Fig. 4. Interactions between PoxtA and the ribosome-P-tRNA complex.

a Overview of PoxtA interactions with the 23S rRNA (grey), 16S rRNA h41 (yellow), uL1 (gold), uS7 (green), uL5 (pink), bL33 (tan) and the P-tRNA (light blue). The P-tRNA CCA 3ʹ end, acceptor stem (Acc.), and elbow are indicated. b–e Interactions between the P-tRNA elbow (light blue) and the PoxtA NBD2 (b), the P-tRNA acceptor stem (light blue) and the PoxtA ARD (c), the ARD and the P-tRNA CCA-end, including a modelled water molecule (labelled W) (d, e). f An interaction between the PoxtA ARD α2 and the 23S rRNA. The high-resolution model from the combined 70S volume was used.

Fig. 5. PoxtA modulates the conformation of the P-tRNA.

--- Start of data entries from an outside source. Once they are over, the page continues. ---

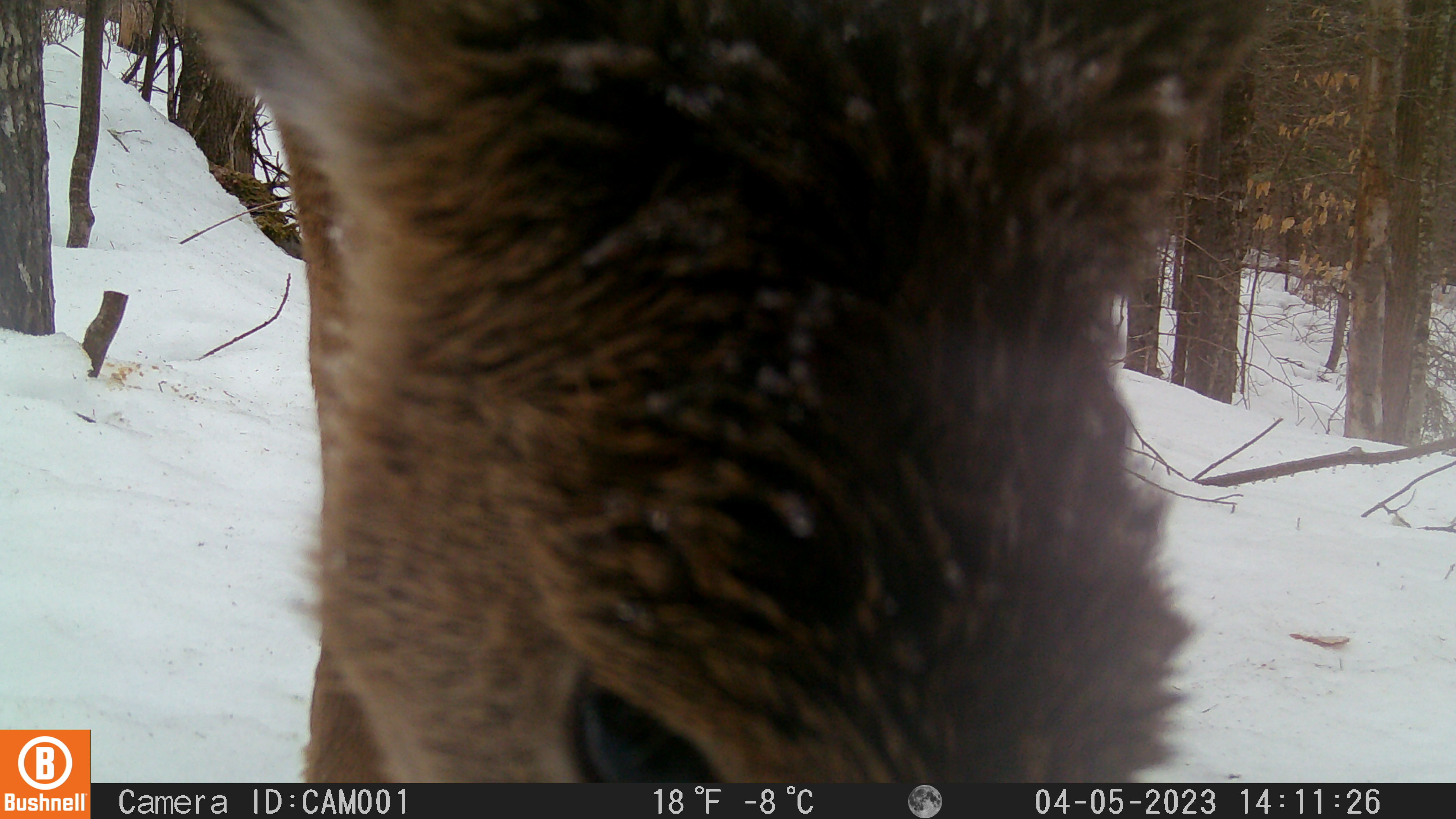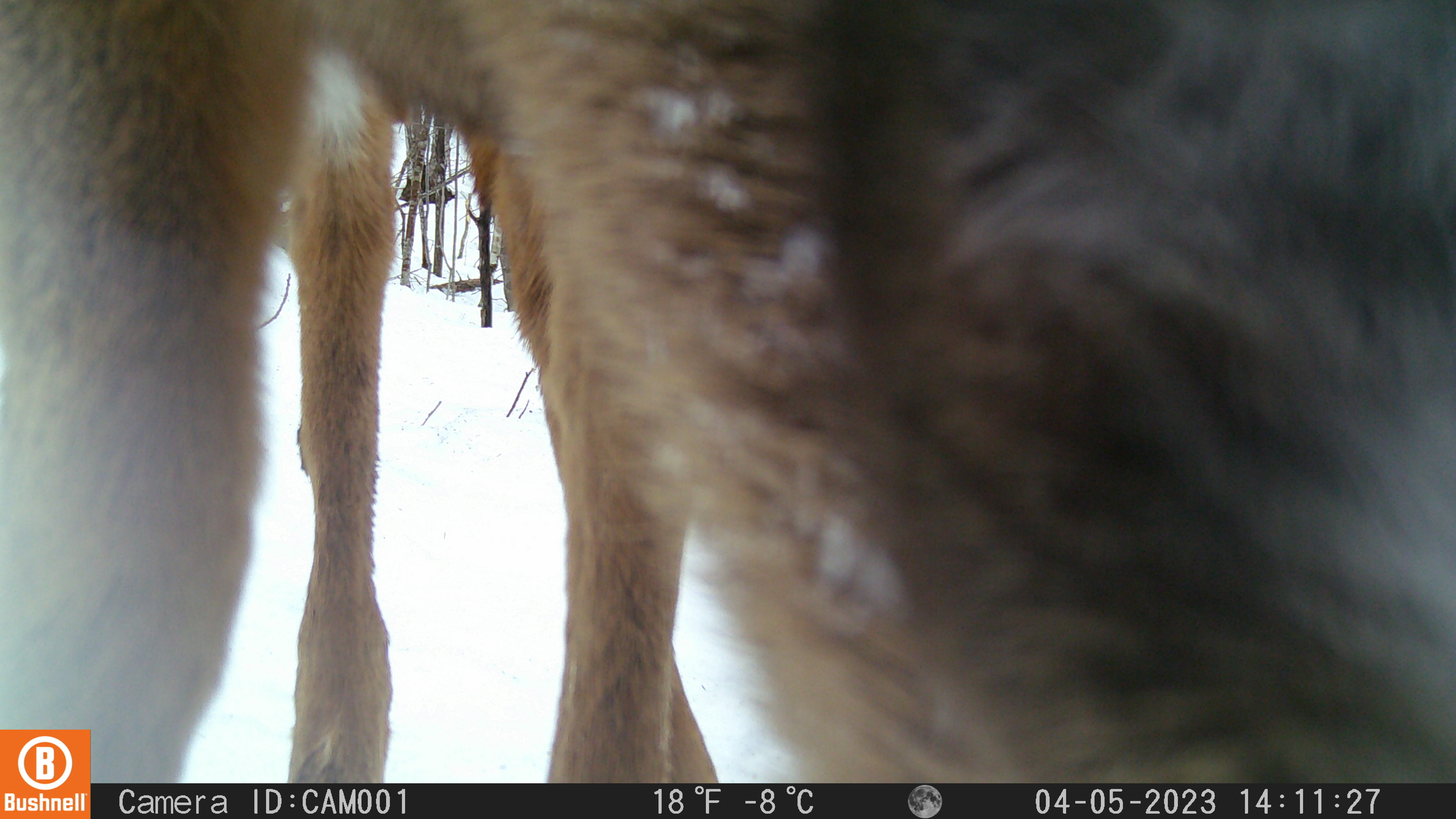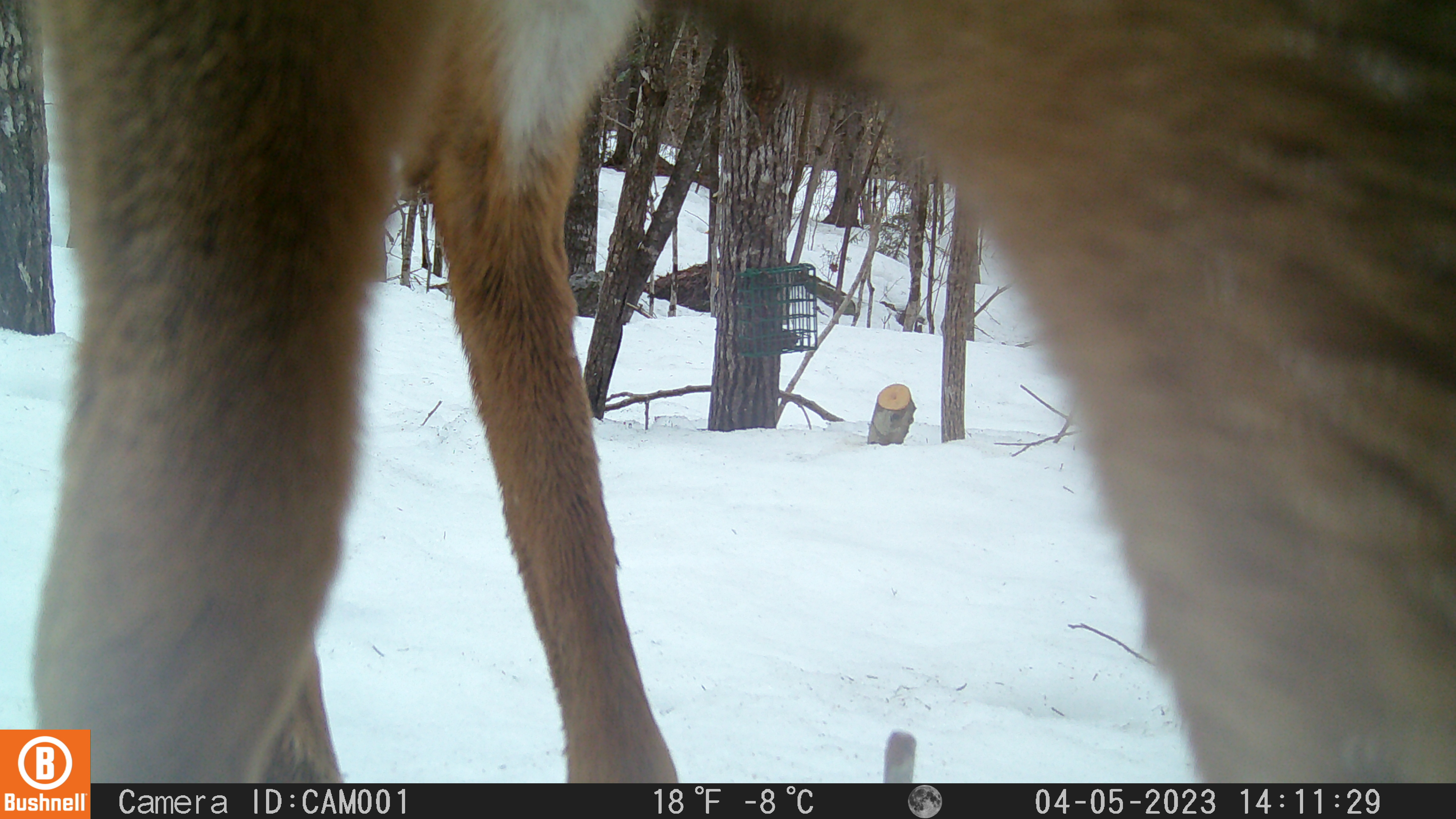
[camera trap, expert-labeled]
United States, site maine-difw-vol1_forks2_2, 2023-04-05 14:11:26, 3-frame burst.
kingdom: Animalia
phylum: Chordata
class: Mammalia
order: Artiodactyla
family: Cervidae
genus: Odocoileus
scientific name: Odocoileus virginianus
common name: white-tailed deer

a–c Comparison of of the P-site tRNA from (a) E. faecalis 70S–P-tRNA only complex (grey), (b) PoxtA–70S complex (state I, PoxtA in red and P-tRNA in light blue) and (c) LsaA–70S complex (PDB ID 7NHK, LsaA in green and P-tRNA in light blue). Models of chloramphenicol for PoxtA (PDB ID 6ND5) and lincomycin for LsaA (PDB ID 5HKV) are superimposed for reference. d close-up of (b) showing P-tRNA acceptor stem distortion induced by PoxtA binding. e, f Interaction between the 23S rRNA P-loop (grey) and P-tRNA (light blue) for (e) the P-tRNA-only complex (state IV) and f with bound PoxtA (state I, state IV P-tRNA is overlayed in transparent grey for comparison). g, h Indirect modulation of the chloramphenicol binding site by PoxtA. g The structure of chloramphenicol (cam) stabilised by a nascent peptide chain with alanine in the −1 position. h Modelled shift of the nascent chain shown in g induced by PoxtA displacement of the P-tRNA CCA-end. The P-tRNA from g is overlaid in transparent grey for comparison.

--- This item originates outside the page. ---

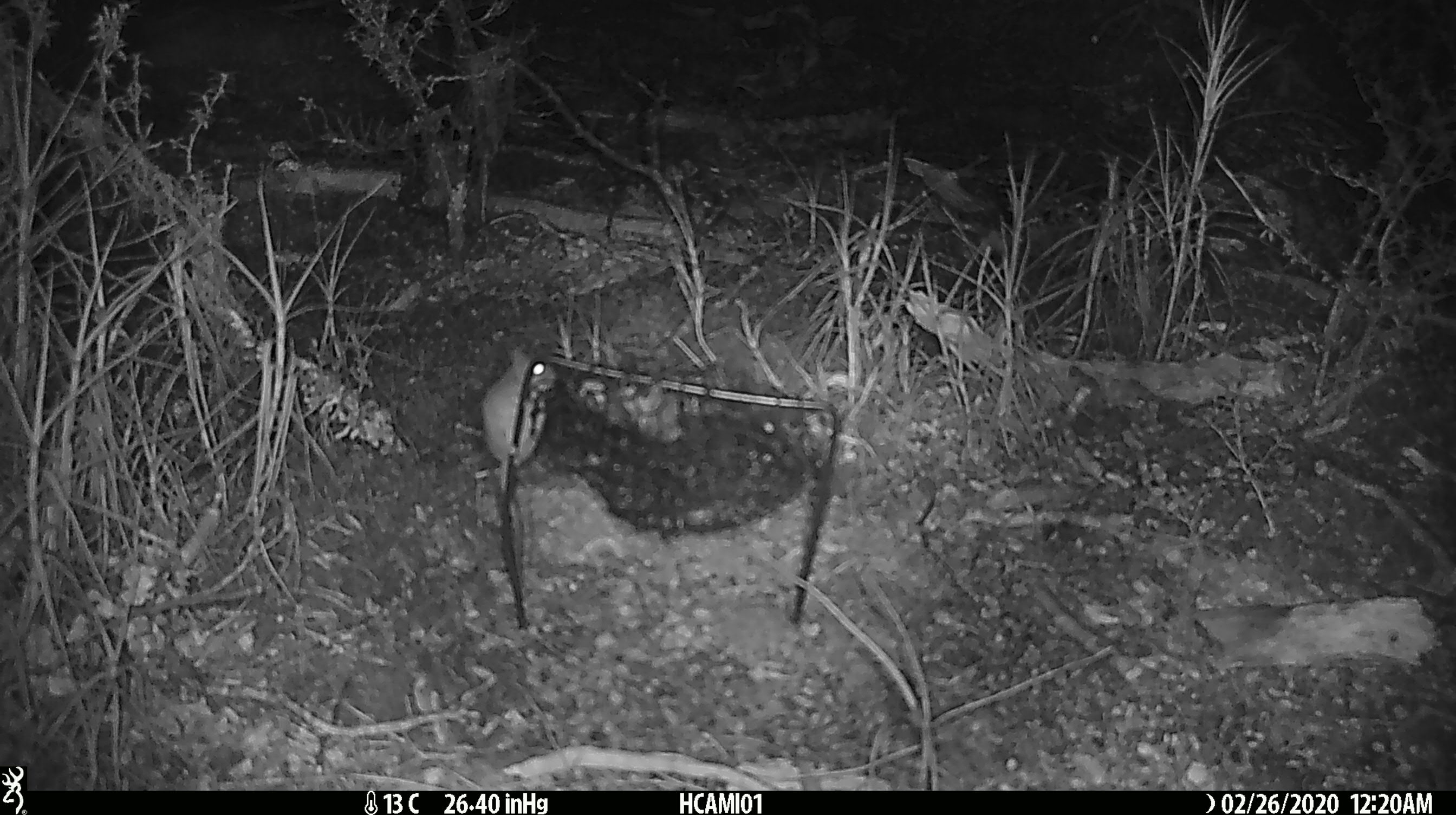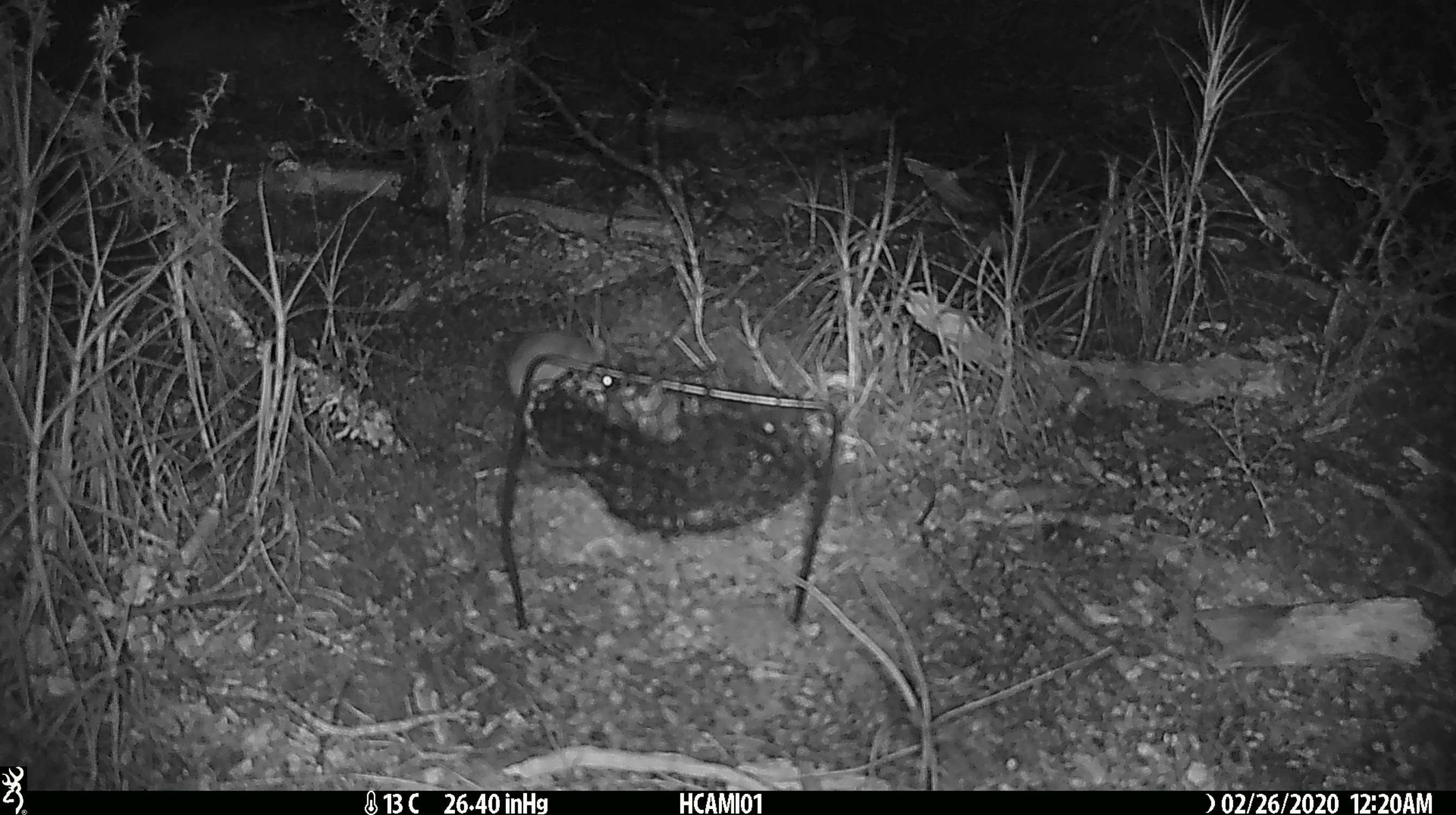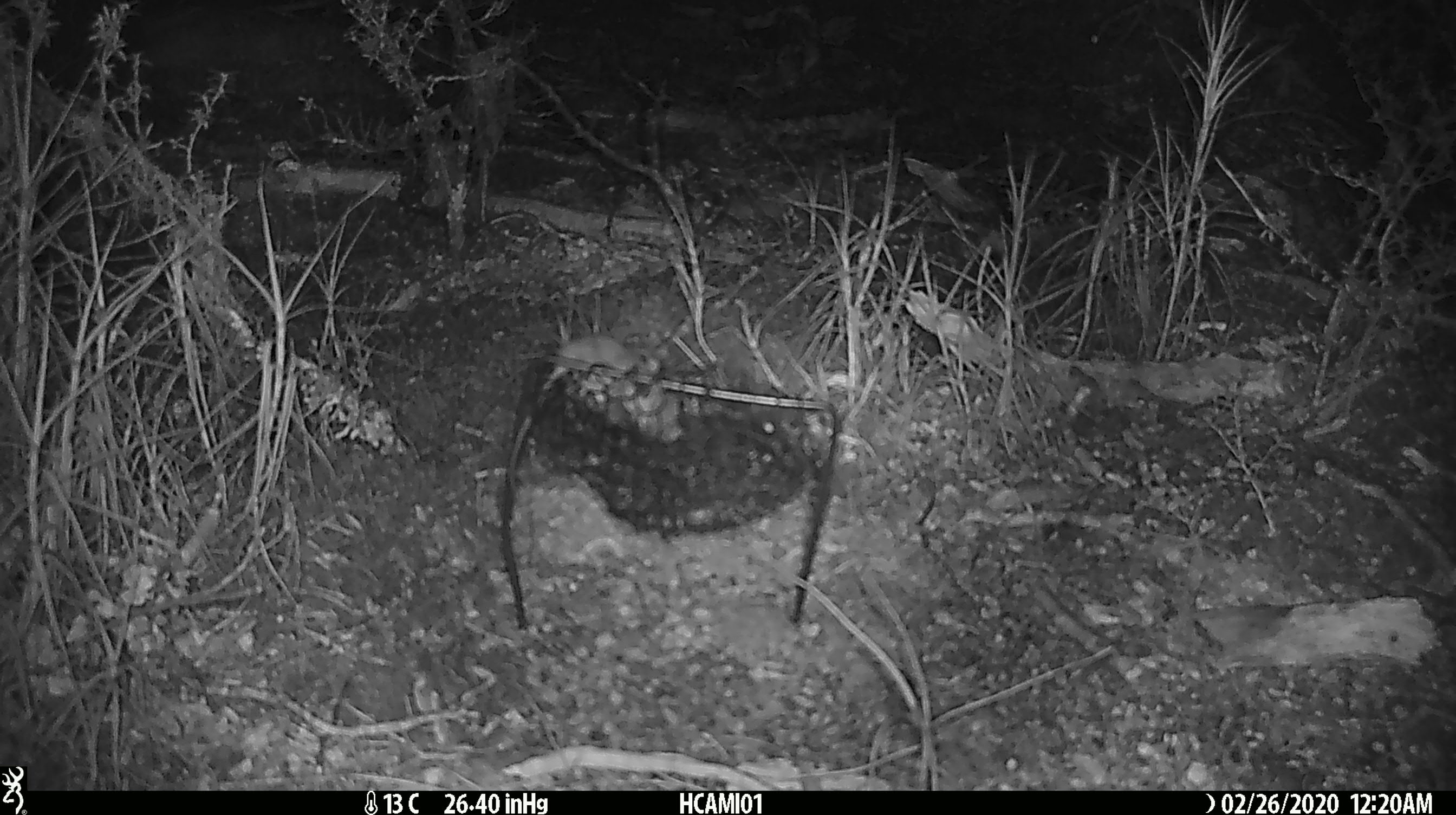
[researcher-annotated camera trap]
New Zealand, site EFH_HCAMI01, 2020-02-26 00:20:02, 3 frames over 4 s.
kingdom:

Fig. 6. Model for ribosome protection by PoxtA.

a Elongating ribosomes are stalled by PhO antibiotics with a peptidyl-tRNA in the P-site. The sidechain of the amino acid at position −1 contributes to the PhO-binding site. b Stalled ribosomes are recognised by PoxtA, which induces a shifted P-site tRNA and nascent chain, thereby disrupting the PhO-binding site. c After dissociation of the PhO drug and PoxtA, the P-tRNA and nascent chain return to the regular conformation. Accommodation of an A-tRNA occludes the drug-binding site. d After peptidyl transfer and translocation, amino acid at position −1 would change, thereby resetting the PhO-binding site.